The other gods were gone. None would risk this godkiller’s wrath.
Nadya scrambled backwards in the snow as Malachiasz turned on her. All she had wanted was to set him free. And all she would get in return for that mercy was death.
Forty-Two
Serefin Meleski
Their names are lost to time, these gods of chaos, these beings of trickery and deceit and chance. But those who destroyed them live on: Marzenya, Veceslav, Peloyin, Alena. Striking down those who would strike them down by their sheer nature alone. And so the cycle stretches on, turning, turning.
—The Books of Innokentiy
Serefin clutched the bone dagger so hard he was afraid the hilt might crack. The scene had left a mark upon him. A monster of shifting parts and sharp teeth and claws destroying the one of ice and snow and death. A god made, a god murdered.
Serefin only had one last thing to do before he could sleep. Gone were all thoughts of returning to Tranavia and reclaiming his throne. Gone were any thoughts of making it off this mountain. If he just dealt with the monster before him, his younger brother, he could sleep. He could sleep forever.
That sounded fine to Serefin, nice even. A moth fluttered against his shoulder. He brushed it off absently. It returned with more urgency.
He crushed it in his hand. There was no time for that.
“Malachiasz,” Serefin called, and his voice sounded wrong in his ears.
The monster turned and slowly, unwillingly, abandoned the cleric where she lay gasping and blood-covered in the snow.
“Come now,” Serefin said, voice softer. “I don’t know if you’ve known for long, or if you know at all, or if it takes magically transcending time and space to dredge up memories the Vultures locked away, but we need to talk, you and I. It isn’t worth it, turning on her. Well, maybe it is, she is the enemy, but you would regret it.”
Nadya dropped her head back in the snow, covering her face with her hands.
Malachiasz took a step closer to Serefin.

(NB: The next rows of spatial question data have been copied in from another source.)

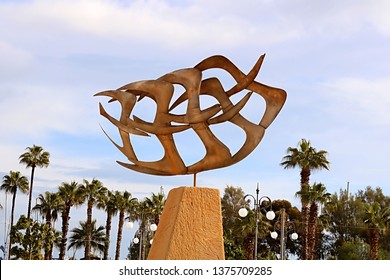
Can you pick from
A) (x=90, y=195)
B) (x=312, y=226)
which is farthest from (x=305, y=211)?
(x=90, y=195)

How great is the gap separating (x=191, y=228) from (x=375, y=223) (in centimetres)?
1963

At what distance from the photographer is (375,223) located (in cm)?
3062

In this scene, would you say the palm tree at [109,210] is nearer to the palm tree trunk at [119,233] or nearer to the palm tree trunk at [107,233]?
the palm tree trunk at [107,233]

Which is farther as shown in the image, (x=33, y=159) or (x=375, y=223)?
(x=33, y=159)

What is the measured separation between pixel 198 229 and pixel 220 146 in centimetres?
173

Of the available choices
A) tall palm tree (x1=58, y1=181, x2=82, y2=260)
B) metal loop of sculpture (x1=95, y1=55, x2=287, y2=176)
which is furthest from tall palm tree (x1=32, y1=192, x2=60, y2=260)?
metal loop of sculpture (x1=95, y1=55, x2=287, y2=176)

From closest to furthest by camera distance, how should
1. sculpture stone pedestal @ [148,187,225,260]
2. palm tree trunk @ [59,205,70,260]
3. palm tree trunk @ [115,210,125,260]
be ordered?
sculpture stone pedestal @ [148,187,225,260] < palm tree trunk @ [59,205,70,260] < palm tree trunk @ [115,210,125,260]

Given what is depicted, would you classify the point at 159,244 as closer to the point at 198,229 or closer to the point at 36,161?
the point at 198,229

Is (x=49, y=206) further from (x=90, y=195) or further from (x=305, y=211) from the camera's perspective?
(x=305, y=211)

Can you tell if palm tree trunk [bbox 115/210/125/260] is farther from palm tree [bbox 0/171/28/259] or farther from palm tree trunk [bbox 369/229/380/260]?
palm tree trunk [bbox 369/229/380/260]

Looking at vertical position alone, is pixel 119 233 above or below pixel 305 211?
below

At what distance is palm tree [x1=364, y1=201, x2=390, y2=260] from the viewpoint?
30.5m

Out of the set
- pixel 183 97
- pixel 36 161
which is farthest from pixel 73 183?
pixel 183 97

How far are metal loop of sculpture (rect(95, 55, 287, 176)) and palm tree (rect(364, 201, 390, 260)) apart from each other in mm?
18472
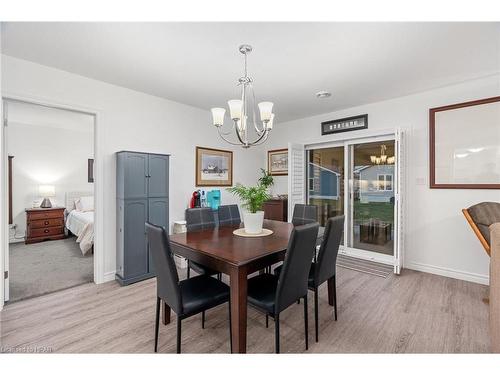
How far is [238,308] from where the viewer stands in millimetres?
1573

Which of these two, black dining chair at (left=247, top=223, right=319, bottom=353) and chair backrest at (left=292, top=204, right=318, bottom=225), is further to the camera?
chair backrest at (left=292, top=204, right=318, bottom=225)

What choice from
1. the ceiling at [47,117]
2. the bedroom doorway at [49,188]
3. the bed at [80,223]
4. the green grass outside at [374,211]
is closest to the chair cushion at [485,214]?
the green grass outside at [374,211]

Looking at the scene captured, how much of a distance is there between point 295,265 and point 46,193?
19.2 feet

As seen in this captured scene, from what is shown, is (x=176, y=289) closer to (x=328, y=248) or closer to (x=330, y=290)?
(x=328, y=248)

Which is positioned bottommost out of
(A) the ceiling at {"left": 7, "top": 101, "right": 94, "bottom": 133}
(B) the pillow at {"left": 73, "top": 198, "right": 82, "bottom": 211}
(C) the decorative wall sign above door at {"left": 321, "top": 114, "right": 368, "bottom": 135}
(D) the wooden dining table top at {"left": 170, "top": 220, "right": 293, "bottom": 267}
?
(D) the wooden dining table top at {"left": 170, "top": 220, "right": 293, "bottom": 267}

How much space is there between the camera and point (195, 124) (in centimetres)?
407

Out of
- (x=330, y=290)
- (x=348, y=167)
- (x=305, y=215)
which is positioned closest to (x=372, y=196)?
(x=348, y=167)

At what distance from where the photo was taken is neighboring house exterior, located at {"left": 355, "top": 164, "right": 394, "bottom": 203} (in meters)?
3.82

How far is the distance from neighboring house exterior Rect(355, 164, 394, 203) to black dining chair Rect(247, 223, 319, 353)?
8.98 ft

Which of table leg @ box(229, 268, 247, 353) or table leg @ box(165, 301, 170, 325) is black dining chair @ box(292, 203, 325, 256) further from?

Twisting, roiling, churning, teeth and limbs and chaos and madness until quiet.
Quiet.
Narrowing down, slower and softer, until all that stood before Serefin was a boy, taller than him, younger than him, terrified and confused.
The boy standing in the hallway of Grazyk, tears running down dusty cheeks as it dawned on him exactly what his power meant. Serefin hadn’t understood, that day, what he had done. Forcing Malachiasz to reveal his power to that Vulture had damned him. Serefin had damned him. And, maybe, the Vultures were where Malachiasz belonged, but if it hadn’t been for him, Malachiasz might still have been simply a noble boy raised in Grazyk. Malachiasz might have known they were brothers long before this.

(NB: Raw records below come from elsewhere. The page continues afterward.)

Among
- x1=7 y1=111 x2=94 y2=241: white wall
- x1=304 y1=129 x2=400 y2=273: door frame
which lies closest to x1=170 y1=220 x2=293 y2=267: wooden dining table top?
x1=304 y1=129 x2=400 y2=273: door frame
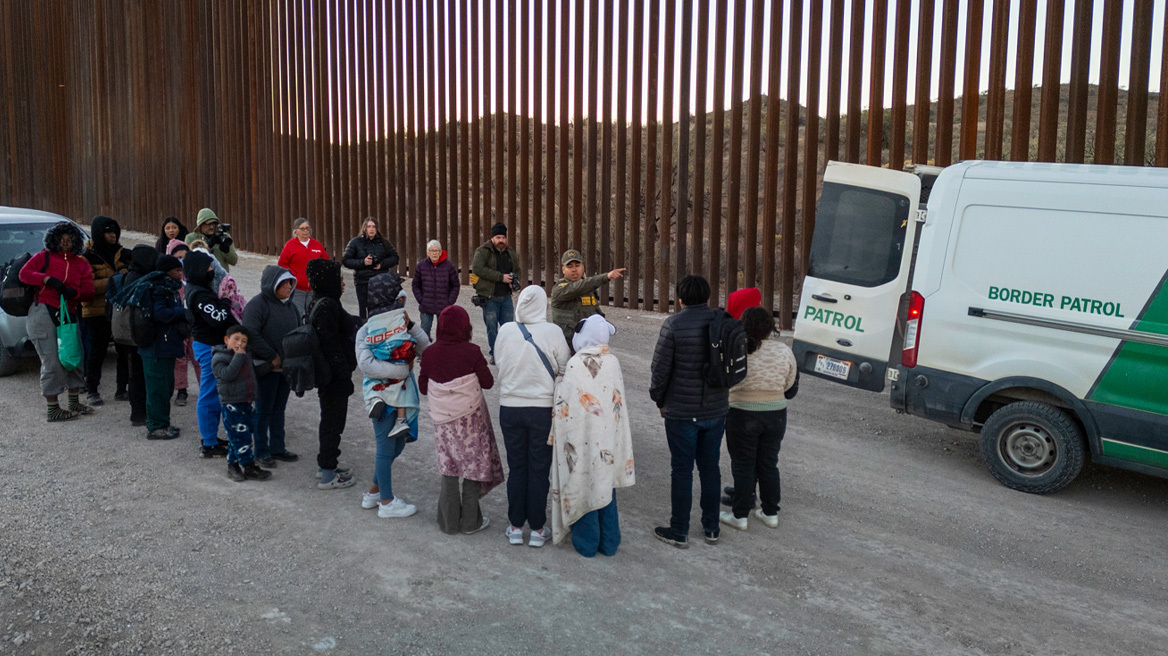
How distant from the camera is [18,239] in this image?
951cm

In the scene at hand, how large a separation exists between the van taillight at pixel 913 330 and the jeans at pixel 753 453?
1938 millimetres

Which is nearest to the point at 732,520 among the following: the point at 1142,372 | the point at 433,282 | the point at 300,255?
the point at 1142,372

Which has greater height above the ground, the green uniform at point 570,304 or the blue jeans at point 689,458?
the green uniform at point 570,304

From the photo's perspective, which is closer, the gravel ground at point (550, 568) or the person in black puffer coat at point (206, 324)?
the gravel ground at point (550, 568)

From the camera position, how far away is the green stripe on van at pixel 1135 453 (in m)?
5.96

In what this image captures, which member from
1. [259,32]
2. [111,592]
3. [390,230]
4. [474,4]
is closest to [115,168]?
[259,32]

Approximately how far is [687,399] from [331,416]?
7.97 feet

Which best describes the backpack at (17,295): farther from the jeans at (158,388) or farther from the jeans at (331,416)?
the jeans at (331,416)

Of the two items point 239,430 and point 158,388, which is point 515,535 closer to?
point 239,430

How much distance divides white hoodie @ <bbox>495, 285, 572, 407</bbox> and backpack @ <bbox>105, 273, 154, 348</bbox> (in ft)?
11.2

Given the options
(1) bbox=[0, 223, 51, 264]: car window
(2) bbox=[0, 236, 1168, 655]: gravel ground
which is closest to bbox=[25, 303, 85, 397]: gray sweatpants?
(2) bbox=[0, 236, 1168, 655]: gravel ground

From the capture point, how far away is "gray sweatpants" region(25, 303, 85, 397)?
748 centimetres

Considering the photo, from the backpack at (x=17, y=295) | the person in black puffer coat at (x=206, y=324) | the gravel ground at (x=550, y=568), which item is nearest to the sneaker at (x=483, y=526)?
the gravel ground at (x=550, y=568)

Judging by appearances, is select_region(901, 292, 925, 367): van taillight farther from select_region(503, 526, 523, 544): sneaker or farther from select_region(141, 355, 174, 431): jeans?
select_region(141, 355, 174, 431): jeans
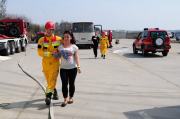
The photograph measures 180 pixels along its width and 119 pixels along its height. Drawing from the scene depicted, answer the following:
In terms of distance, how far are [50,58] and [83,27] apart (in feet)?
Result: 108

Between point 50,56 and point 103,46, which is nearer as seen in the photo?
point 50,56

Serefin’s heart clenched in his chest. He took a step closer.
“You managed it,” Serefin continued. “That grand disturbance against your enemies.”
“It’s not finished. I’m not finished,” Malachiasz said, desperately. “That was only one and there are so many—”
“And what happens then?”
Malachiasz blinked. He opened and closed his mouth, licking his cracked and bleeding lips.

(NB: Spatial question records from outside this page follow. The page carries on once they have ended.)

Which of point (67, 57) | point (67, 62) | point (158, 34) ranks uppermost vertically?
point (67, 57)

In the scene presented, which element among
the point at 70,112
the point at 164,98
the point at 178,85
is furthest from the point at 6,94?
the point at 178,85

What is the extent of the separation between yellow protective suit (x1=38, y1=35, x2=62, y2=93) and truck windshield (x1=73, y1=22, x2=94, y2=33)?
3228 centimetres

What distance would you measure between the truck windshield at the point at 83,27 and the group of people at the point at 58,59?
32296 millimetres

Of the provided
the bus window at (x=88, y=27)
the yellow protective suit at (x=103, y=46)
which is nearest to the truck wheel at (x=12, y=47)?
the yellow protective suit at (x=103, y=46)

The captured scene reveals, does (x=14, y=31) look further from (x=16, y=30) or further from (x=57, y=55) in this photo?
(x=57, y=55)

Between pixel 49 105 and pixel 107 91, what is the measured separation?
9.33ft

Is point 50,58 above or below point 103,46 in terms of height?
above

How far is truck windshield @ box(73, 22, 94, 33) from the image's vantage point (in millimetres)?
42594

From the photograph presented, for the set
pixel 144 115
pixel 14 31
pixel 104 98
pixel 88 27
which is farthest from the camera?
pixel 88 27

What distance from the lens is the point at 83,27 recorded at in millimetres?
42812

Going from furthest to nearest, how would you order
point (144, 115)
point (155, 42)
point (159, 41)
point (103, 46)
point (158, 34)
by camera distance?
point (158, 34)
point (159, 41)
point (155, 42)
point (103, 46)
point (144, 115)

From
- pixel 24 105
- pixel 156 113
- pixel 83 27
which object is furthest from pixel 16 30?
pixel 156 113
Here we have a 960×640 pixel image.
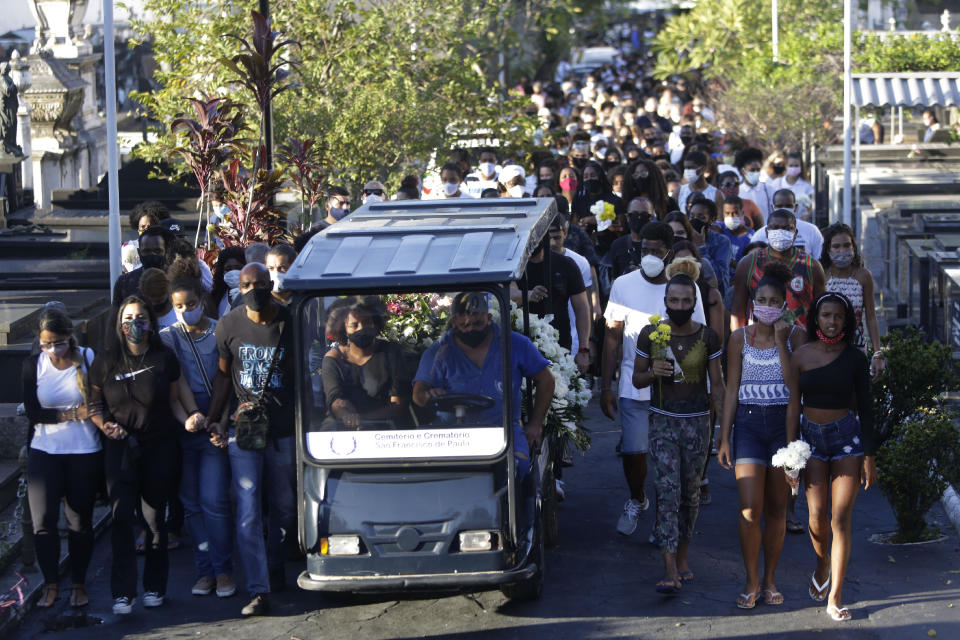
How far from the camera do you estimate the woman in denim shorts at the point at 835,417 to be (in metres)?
7.53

“What happens when you topple this divine empire?”
“I make it better,” Malachiasz said. “I make Tranavia better.”
“You can’t do that,” Serefin replied.
The way Malachiasz was staring at him: hurt and anger and such a deep well of sadness. He knew.
“It’s been a long time,” Serefin said lightly. “I did miss you.”
“Not enough,” Malachiasz spat, taking a step back. He pressed his hands to his temples. His features still shifted—eyes blinking open, teeth clawing his skin where no teeth should be, only for it to heal—but this was nothing like that monstrous display of divinity. “Not enough to ever tell me?”
“I didn’t know.”
“You’re a liar.”
“I am.” Serefin shrugged. “A liar. A murderer. A drunk. You’re no better. A liar. A murderer. A monster. What a pair we make. The kings of Tranavia, a pair of good-for-nothing brothers.”
Malachiasz flinched like he had been struck. Serefin stepped cautiously, finally making it to the other boy. Malachiasz was anxiously shredding his fingernails, his edges shivering as though he was seconds away from becoming the monster.
Malachiasz swallowed hard. His pale eyes were glassy with tears. “Brother,” he murmured.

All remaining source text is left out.